▸ **GOAL OF THE EXERCISE**
Leaving out all pictures, give again each line exactly, from the start of the listing through the line that contains "1.Vorstellung der Wirtschaftsförderungsgesellschaft".

▸ **DATASET RECORDS**

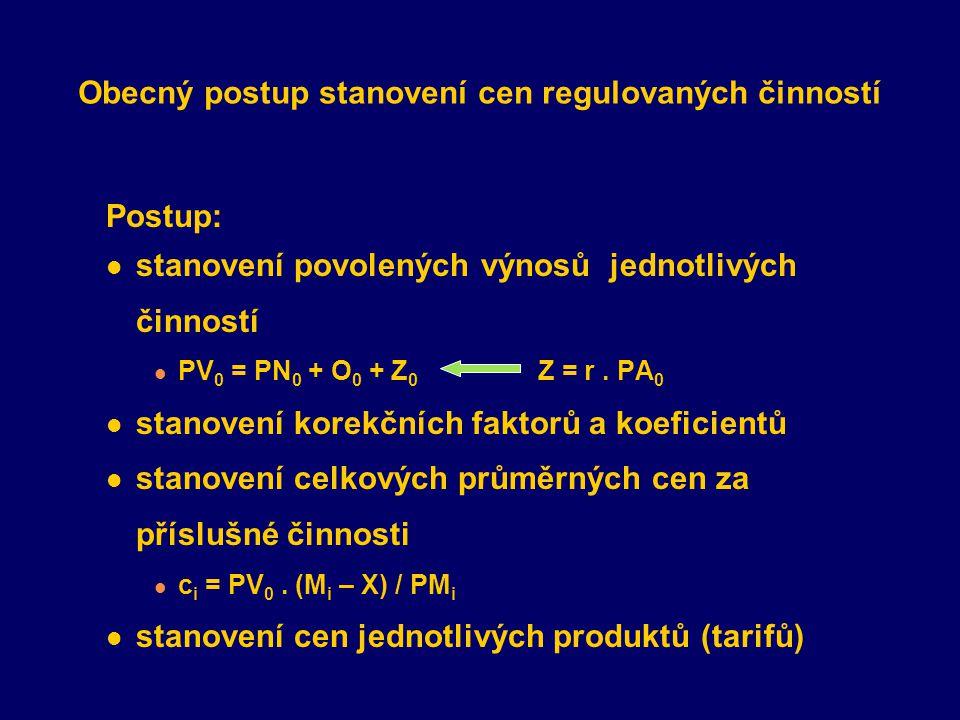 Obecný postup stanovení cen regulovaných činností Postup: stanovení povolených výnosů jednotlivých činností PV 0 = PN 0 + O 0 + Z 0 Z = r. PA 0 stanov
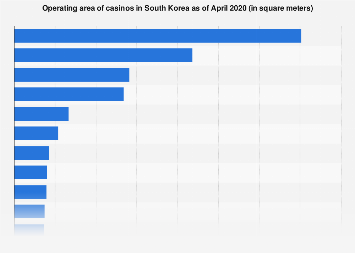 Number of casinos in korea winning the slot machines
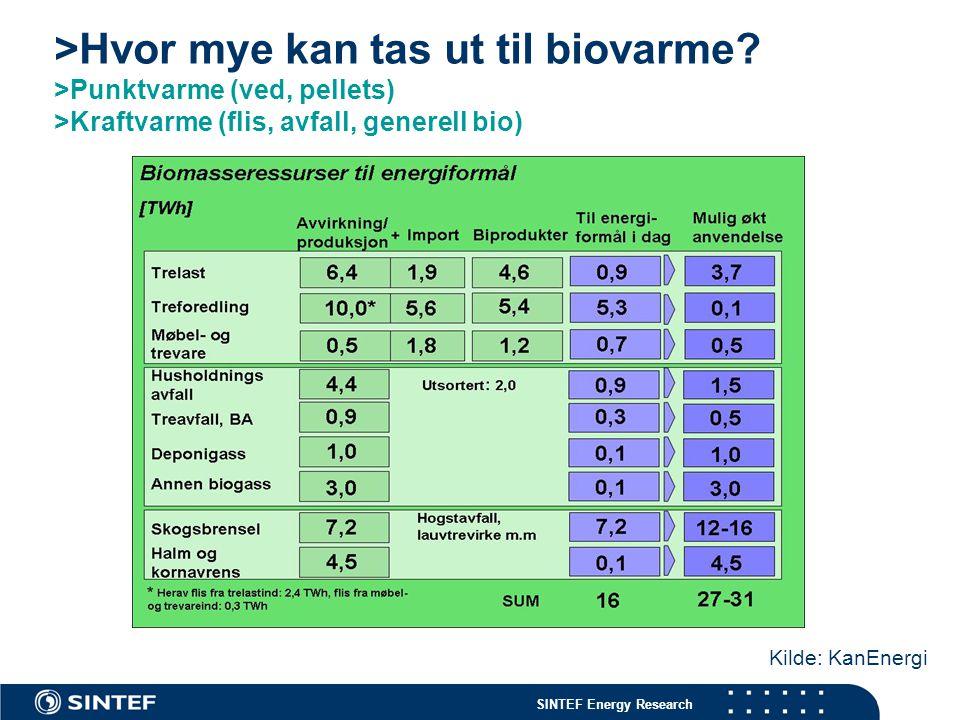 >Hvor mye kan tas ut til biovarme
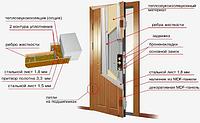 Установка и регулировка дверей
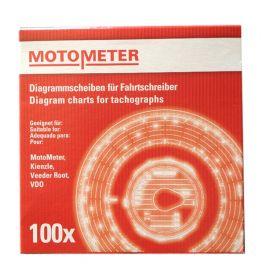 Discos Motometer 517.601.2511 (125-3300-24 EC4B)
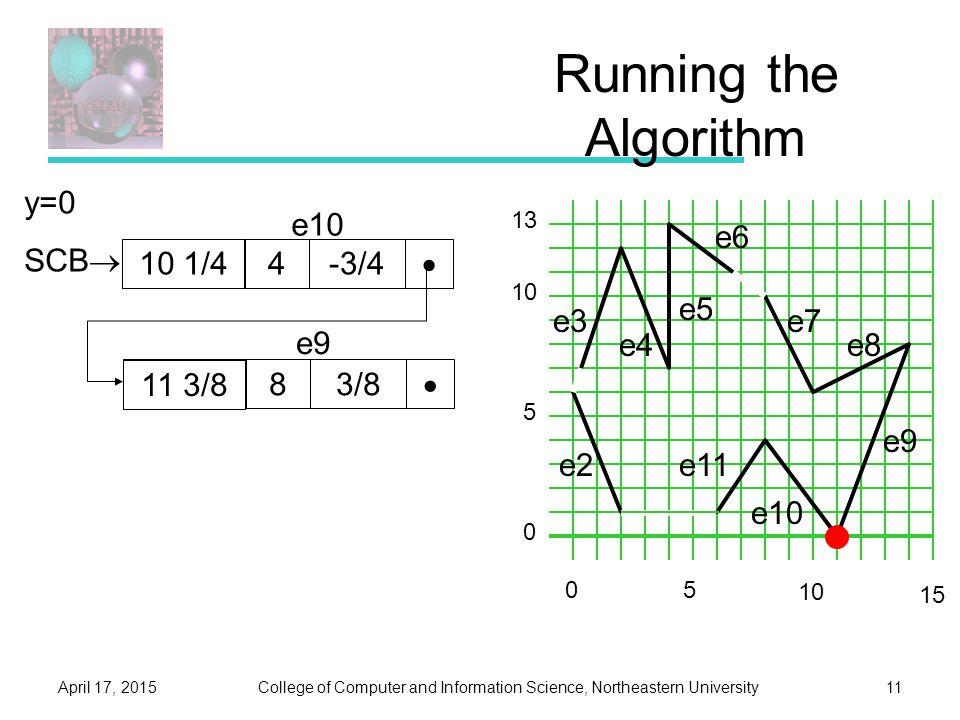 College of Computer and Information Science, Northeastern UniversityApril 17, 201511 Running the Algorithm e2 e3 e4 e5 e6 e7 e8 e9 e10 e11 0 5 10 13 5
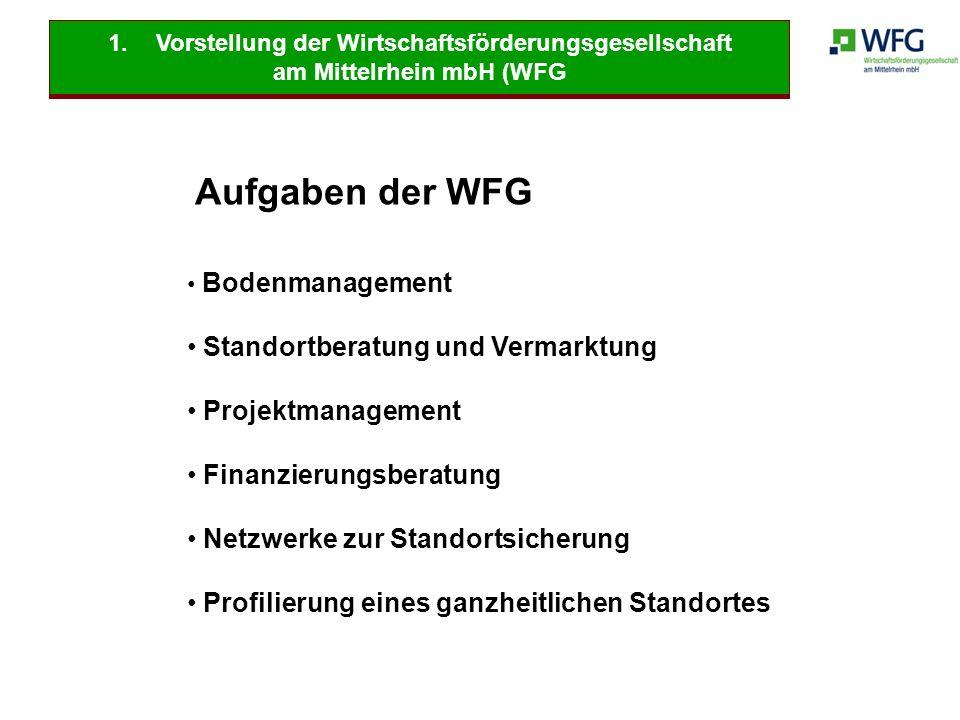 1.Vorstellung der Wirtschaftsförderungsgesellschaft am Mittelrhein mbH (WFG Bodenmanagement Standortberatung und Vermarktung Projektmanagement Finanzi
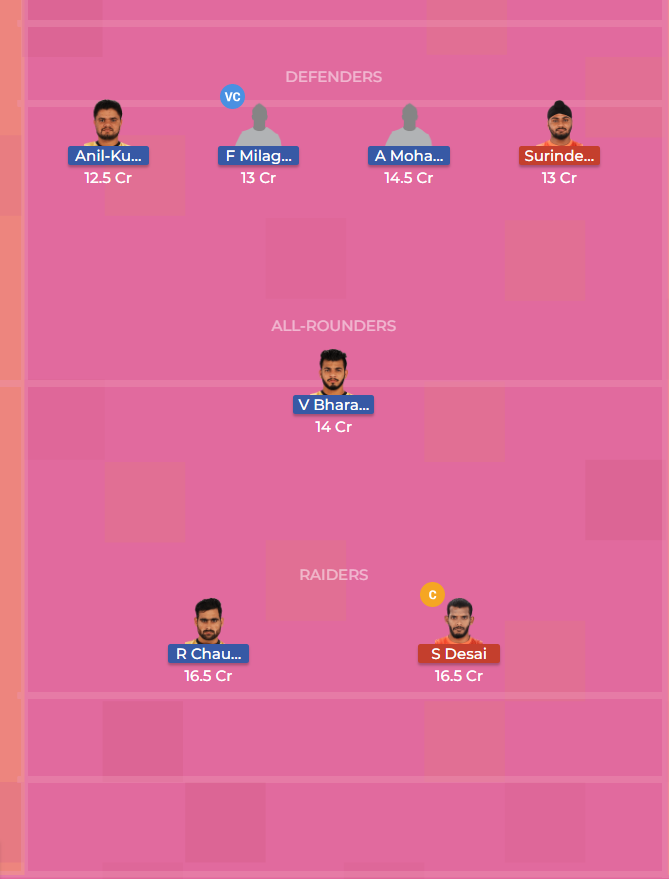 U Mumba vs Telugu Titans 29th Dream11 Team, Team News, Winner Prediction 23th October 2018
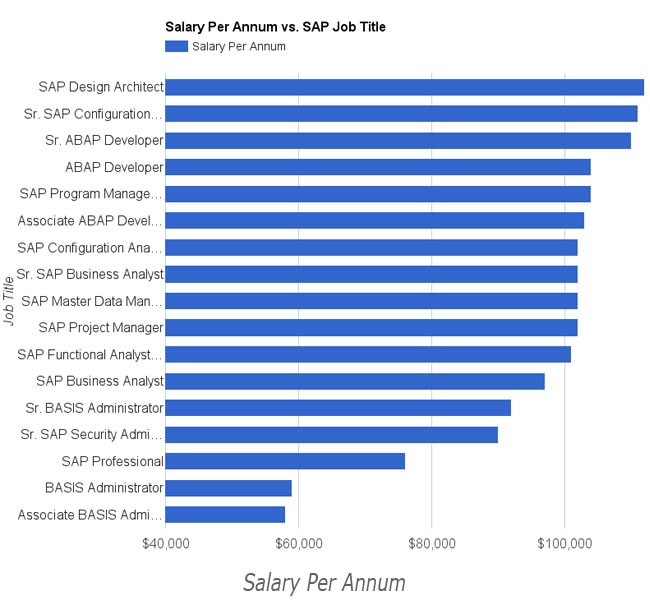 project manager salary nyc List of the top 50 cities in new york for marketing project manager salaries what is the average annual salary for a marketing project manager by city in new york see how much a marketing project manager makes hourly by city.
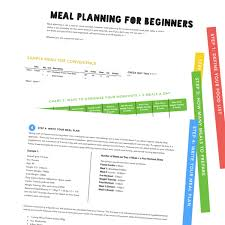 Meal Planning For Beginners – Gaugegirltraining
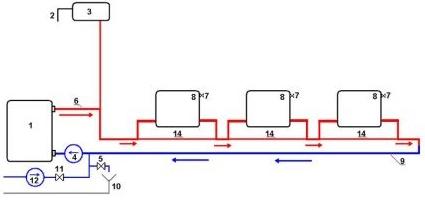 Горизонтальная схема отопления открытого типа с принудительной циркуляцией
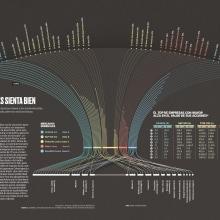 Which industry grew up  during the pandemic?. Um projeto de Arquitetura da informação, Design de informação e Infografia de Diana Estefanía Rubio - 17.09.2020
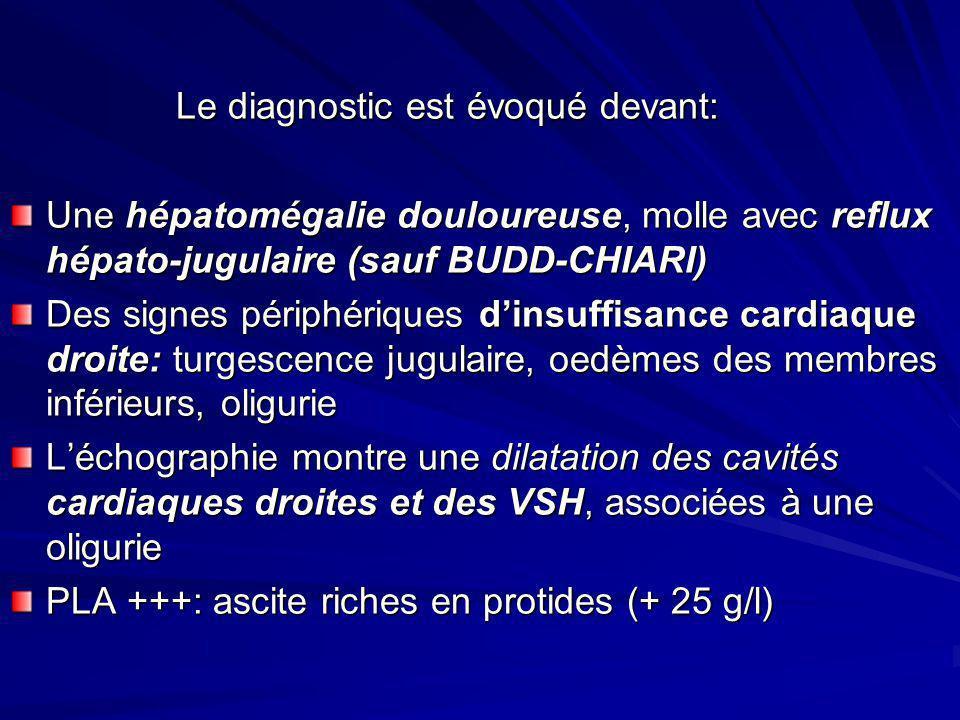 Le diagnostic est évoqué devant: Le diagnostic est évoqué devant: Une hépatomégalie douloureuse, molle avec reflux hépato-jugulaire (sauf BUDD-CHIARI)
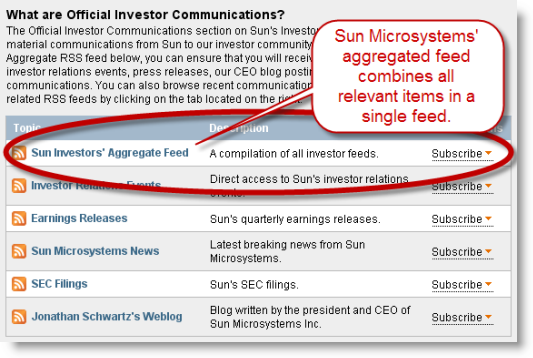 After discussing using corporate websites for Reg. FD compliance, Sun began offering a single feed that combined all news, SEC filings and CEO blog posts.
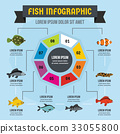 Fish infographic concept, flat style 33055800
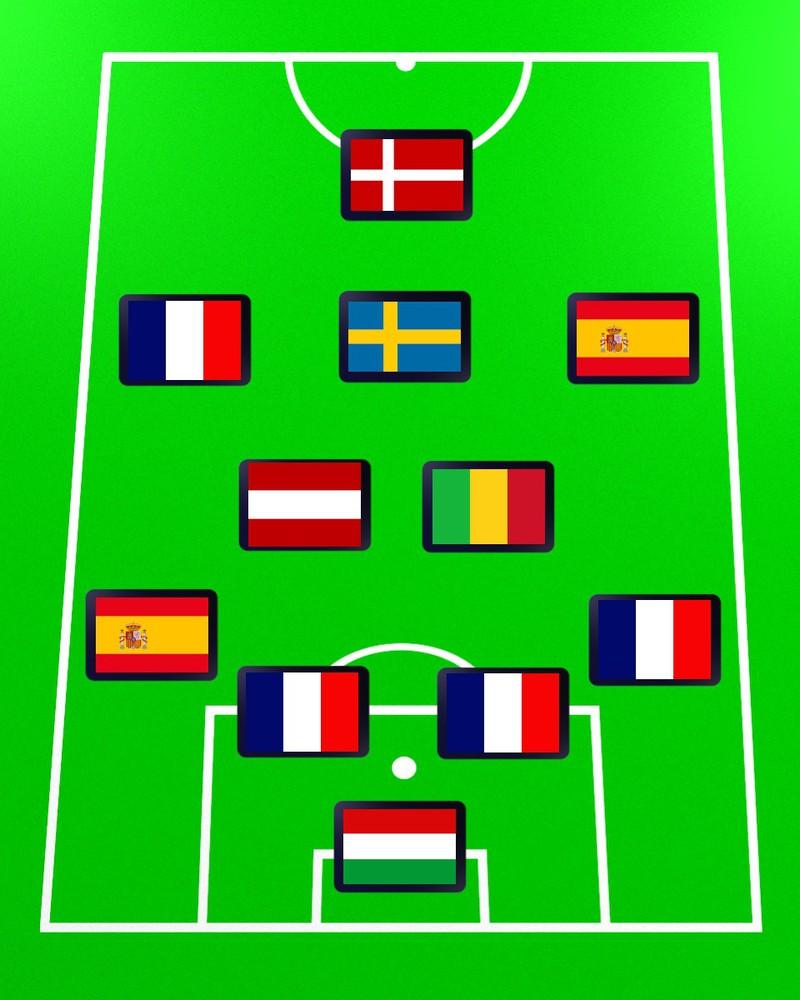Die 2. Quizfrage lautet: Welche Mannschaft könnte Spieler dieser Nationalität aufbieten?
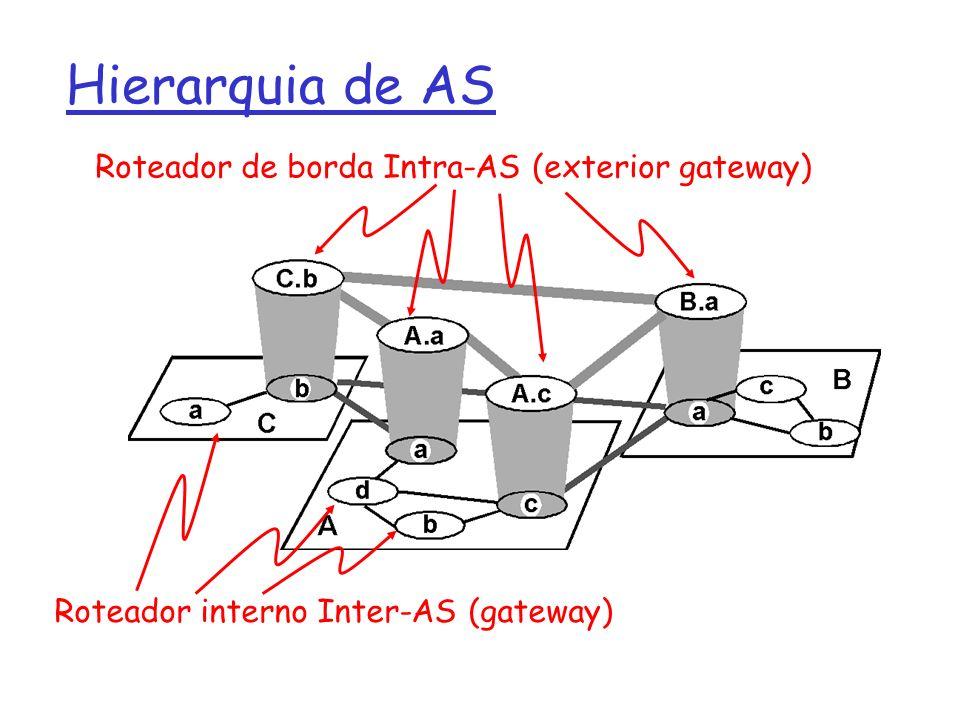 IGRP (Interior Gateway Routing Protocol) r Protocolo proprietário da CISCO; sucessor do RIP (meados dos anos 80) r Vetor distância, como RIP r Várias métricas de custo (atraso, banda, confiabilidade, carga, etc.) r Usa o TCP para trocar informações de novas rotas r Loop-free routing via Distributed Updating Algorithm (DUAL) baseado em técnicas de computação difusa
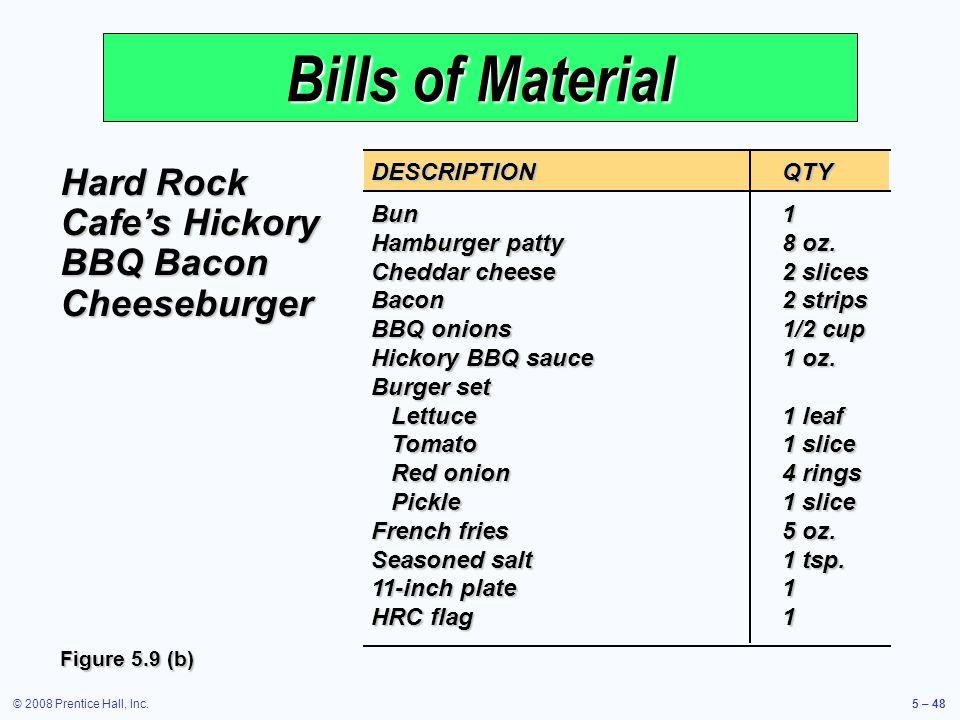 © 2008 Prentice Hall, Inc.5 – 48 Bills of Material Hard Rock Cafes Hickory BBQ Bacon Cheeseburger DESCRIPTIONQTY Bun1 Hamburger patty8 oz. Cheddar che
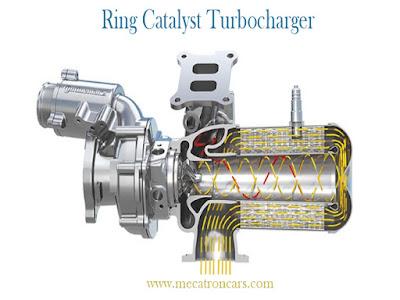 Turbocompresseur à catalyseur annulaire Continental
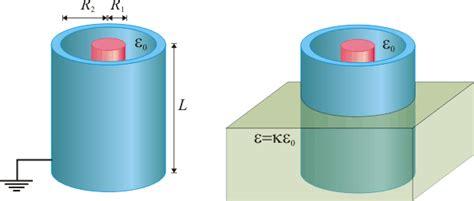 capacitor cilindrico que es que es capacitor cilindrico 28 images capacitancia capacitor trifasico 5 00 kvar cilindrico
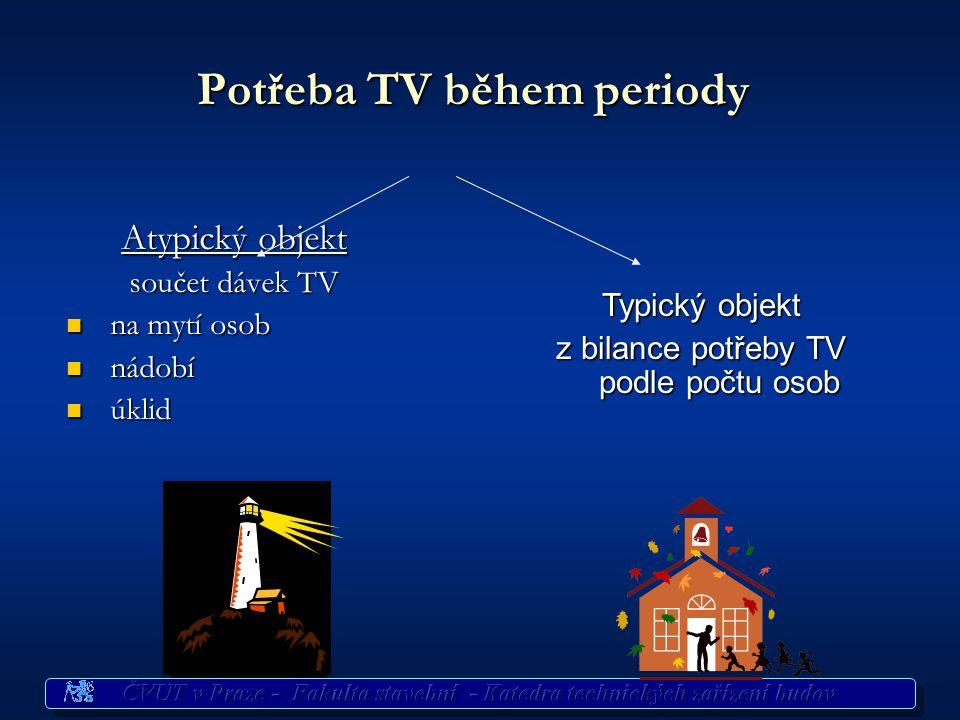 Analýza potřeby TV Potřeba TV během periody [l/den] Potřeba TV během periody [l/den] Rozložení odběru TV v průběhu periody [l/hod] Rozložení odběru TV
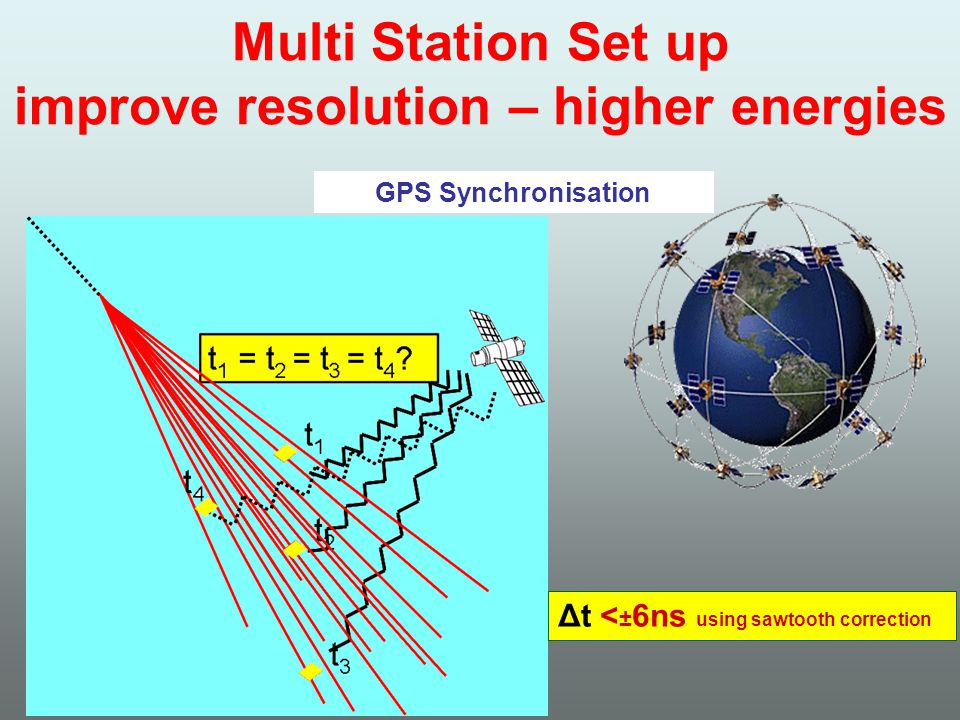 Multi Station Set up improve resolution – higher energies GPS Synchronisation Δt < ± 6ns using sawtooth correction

▸ **REPLY TO THE EXERCISE**
 Obecný postup stanovení cen regulovaných činností Postup: stanovení povolených výnosů jednotlivých činností PV 0 = PN 0 + O 0 + Z 0 Z = r. PA 0 stanov
 Number of casinos in korea winning the slot machines
 >Hvor mye kan tas ut til biovarme
 Установка и регулировка дверей
 Discos Motometer 517.601.2511 (125-3300-24 EC4B)
 College of Computer and Information Science, Northeastern UniversityApril 17, 201511 Running the Algorithm e2 e3 e4 e5 e6 e7 e8 e9 e10 e11 0 5 10 13 5
 1.Vorstellung der Wirtschaftsförderungsgesellschaft am Mittelrhein mbH (WFG Bodenmanagement Standortberatung und Vermarktung Projektmanagement Finanzi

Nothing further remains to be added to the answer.